[WORK TO COMPLETE] Everything in the data below except the pictures must be repeated word for word.

[GIVEN INFORMATION]
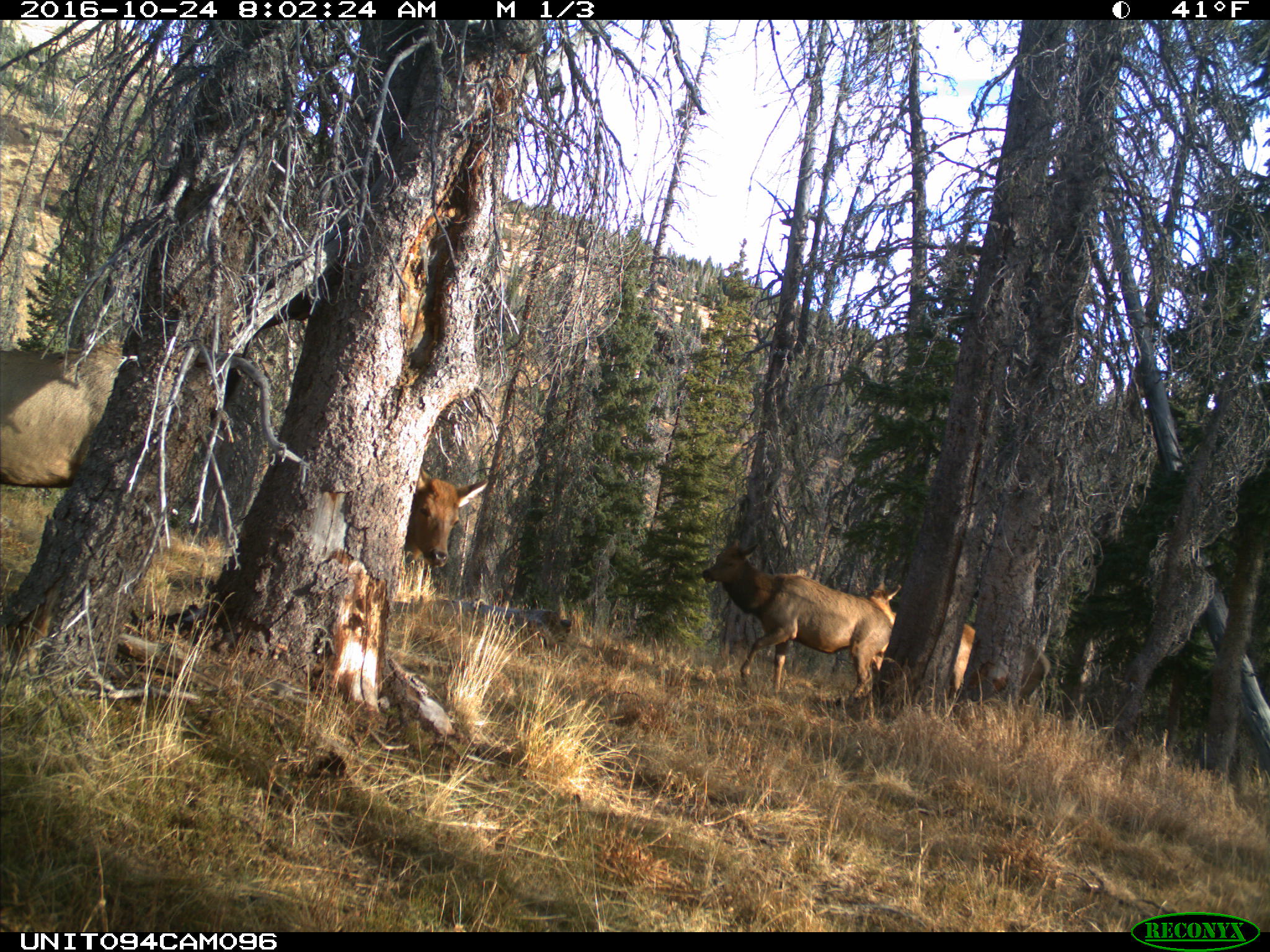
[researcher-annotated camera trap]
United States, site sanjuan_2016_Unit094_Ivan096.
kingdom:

[OUTPUT]
[researcher-annotated camera trap]
United States, site sanjuan_2016_Unit094_Ivan096.
kingdom:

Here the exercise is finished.